Will identifying these issues still another time in a well-written document help prevent them from recurring? We have always assumed it will. But if so, why do the well-intentioned reports continue to list many of the same items?

In a perfect world an important lesson to be learned would be described once in a report. It would then become global knowledge in the firefighting world and the issue would never again have to show up in an after action review.

If these documents and formal classroom training is what Paul refers to as the “organizational level”, does he have a point that the most frequent way firefighters learn is from personal experience?

How do we increase the effectiveness of lessons learned reports?

Is there a different, or innovative method that could transplant these lessons into the personal mental “slide shows” that experienced firefighters consult and refer to when they are faced with a tough decision in the field?

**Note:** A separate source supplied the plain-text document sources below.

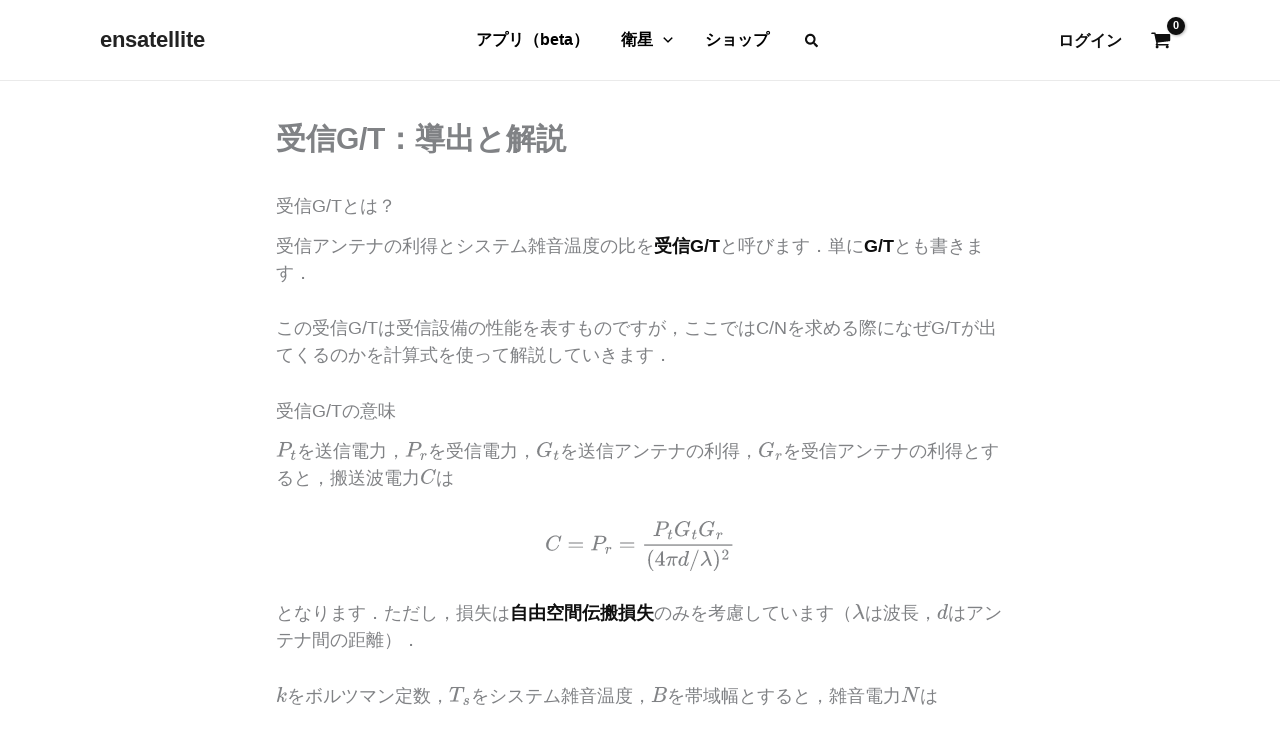

--- FILE ---
content_type: text/css
request_url: https://ensatellite.com/wp/wp-content/uploads/uag-plugin/assets/0/uag-css-20.css?ver=1769184706
body_size: 752
content:
.wp-block-uagb-marketing-button{display:-webkit-box;display:-ms-flexbox;display:flex}.wp-block-uagb-marketing-button p:empty{display:none}.wp-block-uagb-marketing-button .uagb-marketing-btn__title,.wp-block-uagb-marketing-button p.uagb-marketing-btn__prefix{margin-bottom:0}.wp-block-uagb-marketing-button .uagb-marketing-btn__link{z-index:1;display:inline-block;position:relative;-webkit-transition:all 0.2s;-o-transition:all 0.2s;transition:all 0.2s}.wp-block-uagb-marketing-button .uagb-marketing-btn__link.wp-block-button__link{width:auto}.wp-block-uagb-marketing-button svg{fill:currentColor;width:20px;height:20px;z-index:1;vertical-align:middle}.wp-block-uagb-marketing-button .uagb-marketing-btn__title,.wp-block-uagb-marketing-button svg{display:inline;vertical-align:middle}.wp-block-uagb-marketing-button.uagb-marketing-btn__align-center,.wp-block-uagb-marketing-button.uagb-marketing-btn__align-text-center .uagb-marketing-btn__title-wrap,.wp-block-uagb-marketing-button.uagb-marketing-btn__align-text-center .uagb-marketing-btn__link{-webkit-box-pack:center;-ms-flex-pack:center;justify-content:center;text-align:center}.wp-block-uagb-marketing-button.uagb-marketing-btn__align-left,.wp-block-uagb-marketing-button.uagb-marketing-btn__align-text-left .uagb-marketing-btn__title-wrap,.wp-block-uagb-marketing-button.uagb-marketing-btn__align-text-left .uagb-marketing-btn__link{-webkit-box-pack:start;-ms-flex-pack:start;justify-content:flex-start;text-align:left}.wp-block-uagb-marketing-button.uagb-marketing-btn__align-right,.wp-block-uagb-marketing-button.uagb-marketing-btn__align-text-right .uagb-marketing-btn__title-wrap,.wp-block-uagb-marketing-button.uagb-marketing-btn__align-text-right .uagb-marketing-btn__link{-webkit-box-pack:end;-ms-flex-pack:end;justify-content:flex-end;text-align:right}.wp-block-uagb-marketing-button.uagb-marketing-btn__align-full .uagb-marketing-btn__link{width:100%}.wp-block-uagb-marketing-button.uagb-marketing-btn__align-text-center .uagb-marketing-btn__prefix{text-align:center}.wp-block-uagb-marketing-button.uagb-marketing-btn__align-text-left .uagb-marketing-btn__prefix{text-align:left}.wp-block-uagb-marketing-button.uagb-marketing-btn__align-text-right .uagb-marketing-btn__prefix{text-align:right}.wp-block-uagb-marketing-button.uagb-marketing-btn__icon-after svg{order:2}.wp-block-uagb-marketing-button.uagb-marketing-btn__align-full .uagb-marketing-btn__wrap{width:100%}.wp-block-uagb-marketing-button.uagb-marketing-btn__align-center .uagb-marketing-btn__wrap,.wp-block-uagb-marketing-button.uagb-marketing-btn__align-text-center .uagb-marketing-btn__title-wrap{-webkit-box-pack:center;-ms-flex-pack:center;justify-content:center}.wp-block-uagb-marketing-button .uagb-marketing-btn__title-wrap{display:-webkit-box;display:-ms-flexbox;display:flex;-webkit-box-align:self-end;-ms-flex-align:self-end;align-items:self-end}.wp-block-uagb-marketing-button.uagb-marketing-btn__icon-after .uagb-marketing-btn__icon-wrap{order:2}.entry-content .wp-block-uagb-marketing-button .uagb-marketing-btn__link{text-decoration:none;display:inline-block}
.uagb-block-a2ab9da3 .uagb-marketing-btn__prefix{font-size: 14px;line-height: 2em;margin-top: 0px;}.uagb-block-a2ab9da3.uagb-marketing-btn__icon-after .uagb-marketing-btn__link svg{margin-left: 10px;}.uagb-block-a2ab9da3.uagb-marketing-btn__icon-before .uagb-marketing-btn__link svg{margin-right: 10px;}.uagb-block-a2ab9da3.uagb-marketing-btn__icon-after .uagb-marketing-btn__icon-wrap svg{margin-left: 10px;}.uagb-block-a2ab9da3.uagb-marketing-btn__icon-before .uagb-marketing-btn__icon-wrap svg{margin-right: 10px;}.uagb-block-a2ab9da3 .uagb-marketing-btn__title-wrap{align-items: center;}.uagb-block-a2ab9da3 .uagb-marketing-btn__title-wrap .uagb-marketing-btn__icon-wrap svg{vertical-align: sub;}.uagb-block-a2ab9da3 svg{width: 20px;height: 20px;}.uagb-block-a2ab9da3 .uagb-marketing-btn__link.wp-block-button__link{border-top-width: 1px;border-left-width: 1px;border-right-width: 1px;border-bottom-width: 1px;border-color: #333;border-style: solid;}.uagb-block-a2ab9da3 .uagb-marketing-btn__wrap .uagb-marketing-btn__link{padding-left: 20px;padding-right: 20px;padding-top: 8px;padding-bottom: 8px;border-top-width: 1px;border-left-width: 1px;border-right-width: 1px;border-bottom-width: 1px;border-color: #333;border-style: solid;}.uagb-block-a2ab9da3 .uagb-marketing-btn__title{font-size: 20px;}@media only screen and (max-width: 976px) {.uagb-block-a2ab9da3 .uagb-marketing-btn__prefix{font-size: 14px;}.uagb-block-a2ab9da3 .uagb-marketing-btn__link.wp-block-button__link{border-style: solid;border-color: #333;}.uagb-block-a2ab9da3 .uagb-marketing-btn__wrap .uagb-marketing-btn__link{padding-left: 20px;padding-right: 20px;padding-top: 8px;padding-bottom: 8px;border-style: solid;border-color: #333;}.uagb-block-a2ab9da3 .uagb-marketing-btn__title{font-size: 20px;}}@media only screen and (max-width: 767px) {.uagb-block-a2ab9da3 .uagb-marketing-btn__prefix{font-size: 14px;}.uagb-block-a2ab9da3.wp-block-uagb-marketing-button.wp-block-button .uagb-marketing-btn__link{border-style: solid;border-color: #333;}.uagb-block-a2ab9da3 .uagb-marketing-btn__wrap .uagb-marketing-btn__link{padding-left: 20px;padding-right: 20px;padding-top: 8px;padding-bottom: 8px;border-style: solid;border-color: #333;}.uagb-block-a2ab9da3 .uagb-marketing-btn__title{font-size: 20px;}}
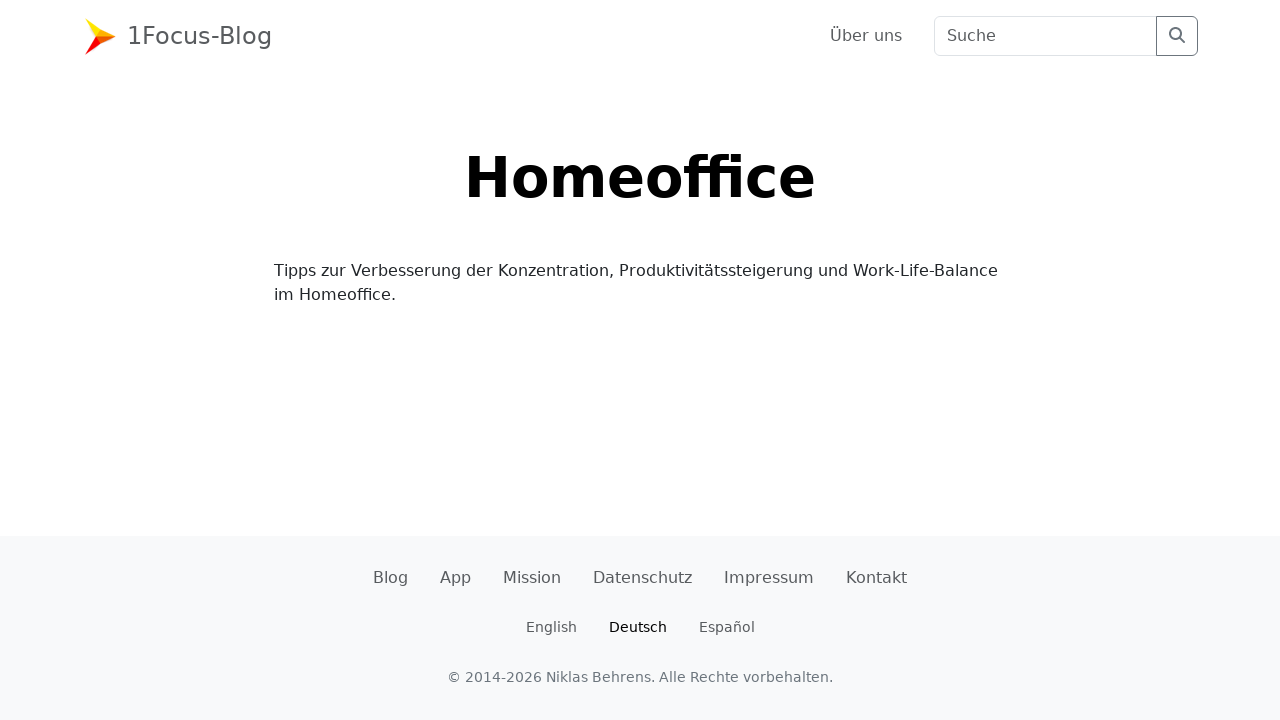

--- FILE ---
content_type: text/html
request_url: https://onefocusapp.com/de/blog/kategorien/homeoffice/
body_size: 1642
content:
<!doctype html>
<html lang="de" class="h-100">
<!-- Generator: Hugo (https://gohugo.io) -->
<!-- Icons: Font Awesome (https://fontawesome.com) -->
<head>
  <meta charset="utf-8">
  <meta name="viewport" content="width=device-width, initial-scale=1">
  <meta name="description" content="Tipps zur Verbesserung der Konzentration, Produktivitätssteigerung und Work-Life-Balance im Homeoffice.">
  <meta property="og:title" content="Homeoffice: Konzentration und Produktivität steigern | 1Focus">
  <meta property="og:type" content="website">
  <meta property="og:image" content="https://onefocusapp.com/blog/categories/remote-work/cover_hu_f3b0204517a21404.jpg">
  <meta property="og:image:type" content="image/jpeg">
  <meta property="og:image:width" content="1200">
  <meta property="og:image:height" content="800">
  <meta property="og:url" content="https://onefocusapp.com/de/blog/kategorien/homeoffice/">
  <meta property="og:description" content="Tipps zur Verbesserung der Konzentration, Produktivitätssteigerung und Work-Life-Balance im Homeoffice.">
  <meta property="og:site_name" content="App- &amp; Website-Blocker für Mac | 1Focus">
  <meta name="twitter:card" content="summary_large_image">
  <meta name="apple-itunes-app" content="app-id=969210610">
  <title>Homeoffice: Konzentration und Produktivität steigern | 1Focus</title>
  <link rel="canonical" href="https://onefocusapp.com/de/blog/kategorien/homeoffice/">
  <link rel="alternate" href="https://onefocusapp.com/blog/categories/remote-work/" hreflang="en">
  <link rel="alternate" href="https://onefocusapp.com/de/blog/kategorien/homeoffice/" hreflang="de">
  <link rel="alternate" href="https://onefocusapp.com/es/blog/categorias/trabajo-a-distancia/" hreflang="es">
  <link rel="alternate" href="https://onefocusapp.com/blog/categories/remote-work/" hreflang="x-default">
  <link rel="stylesheet" href="/css/global.min.e41263b3caf2fdd721a13d324bda70a258fee5a048c2e0acb1a8db9172a9abf1.css" integrity="sha256-5BJjs8ry/dchoT0yS9pwolj+5aBIwuCssajbkXKpq/E=">
  <link rel="apple-touch-icon" sizes="180x180" href="/apple-touch-icon.png?v=15">
  <link rel="icon" type="image/png" sizes="32x32" href="/favicon-32x32.png?v=15">
  <link rel="icon" type="image/png" sizes="16x16" href="/favicon-16x16.png?v=15">
  <link rel="shortcut icon" href="/favicon.ico?v=15">
  <meta name="apple-mobile-web-app-title" content="1Focus">
  <meta name="application-name" content="1Focus">
</head>
<body class="d-flex flex-column h-100">
  
  <header class="container d-flex flex-wrap justify-content-center py-3 mb-4 row-gap-3">
  <a class="d-flex align-items-center pe-3 me-auto text-decoration-none text-body-secondary" href="/de/blog/">
    <img class="me-2" width="37" height="37" src="/img/app-icon-37.png" srcset="/img/app-icon-37.png 1x, /img/app-icon-74.png 2x" alt="1Focus icon">
    <span class="fs-4">1Focus-Blog</span>
  </a>
  <ul class="nav justify-content-center">
    <li class="nav-item"><a href="/de/ueber-uns/" class="nav-link text-body-secondary">Über uns</a></li>
  </ul>
  <form class="d-flex ms-3" role="search" action="/de/search/">
  <div class="input-group">
    <input id="search" class="form-control" name="q" type="search" placeholder="Suche" aria-label="Suchbegriff" aria-describedby="search-button" required>
    <button class="btn btn-outline-secondary" type="submit" id="search-button" aria-label="Suche">
      <svg class="mb-1" xmlns="http://www.w3.org/2000/svg" height="1em" viewBox="0 0 512 512" fill="currentColor"><path d="M416 208c0 45.9-14.9 88.3-40 122.7L502.6 457.4c12.5 12.5 12.5 32.8 0 45.3s-32.8 12.5-45.3 0L330.7 376c-34.4 25.2-76.8 40-122.7 40C93.1 416 0 322.9 0 208S93.1 0 208 0S416 93.1 416 208zM208 352a144 144 0 1 0 0-288 144 144 0 1 0 0 288z"/></svg>
    </button>
  </div>
</form>
</header>

  
  <main class="container mt-5">
    <h1 class="display-4 fw-bold text-body-emphasis text-center">Homeoffice</h1>
    
    
      <div id="content" class="blog-article my-5 text-block mx-auto">
        Tipps zur Verbesserung der Konzentration, Produktivitätssteigerung und Work-Life-Balance im Homeoffice.
      </div>
    
    <div id="content" class="mt-6 text-block-lg mx-auto">
      
    </div>
    </main>

  <div class="mt-8"></div>
  <footer class="py-4 mt-auto bg-body-tertiary">
    
  
<div class="container-fluid">
  <ul class="nav d-flex justify-content-center">
    <li class="nav-item"><a href="/de/blog/" class="nav-link text-body-secondary">Blog</a></li>
    <li class="nav-item"><a href="/de/" class="nav-link text-body-secondary">App</a></li>
    <li class="nav-item"><a href="/de/mission/" class="nav-link text-body-secondary">Mission</a></li>
    <li class="nav-item"><a href="/de/datenschutz/" class="nav-link text-body-secondary">Datenschutz</a></li>
    <li class="nav-item"><a href="/de/impressum/" class="nav-link text-body-secondary">Impressum</a></li>
    <li class="nav-item"><a href="/de/support/#email" class="nav-link text-body-secondary">Kontakt</a></li>
  </ul>
</div>

    
<div class="container-fluid">
  <ul class="nav d-flex justify-content-center mt-3 small">
      <li class="nav-item"><a lang="en" href="/blog/categories/remote-work/" class="nav-link text-body-secondary">English</a></li>
      <li class="nav-item"><a lang="de" href="/de/blog/kategorien/homeoffice/" class="nav-link active text-body-emphasis">Deutsch</a></li>
      <li class="nav-item"><a lang="es" href="/es/blog/categorias/trabajo-a-distancia/" class="nav-link text-body-secondary">Español</a></li>
  </ul>
</div>
    <p class="text-center text-secondary py-2 mt-3 mb-0 small">© 2014-2026 Niklas Behrens. Alle Rechte vorbehalten.</p>
  </footer>
</body>
</html>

Without doubt, someone will say all we have to do is abide by the 10 Standard Firefighting Orders and 18 Watch Out Situations. The Orders have been around for 62 years. Someone else just saying “follow them” will not magically make it happen. That has been said millions of times in the last six decades and still, between 1990 and 2015, an average of 17 wildland firefighters were killed each year. Continuing to do the same thing while expecting different results is not realistic.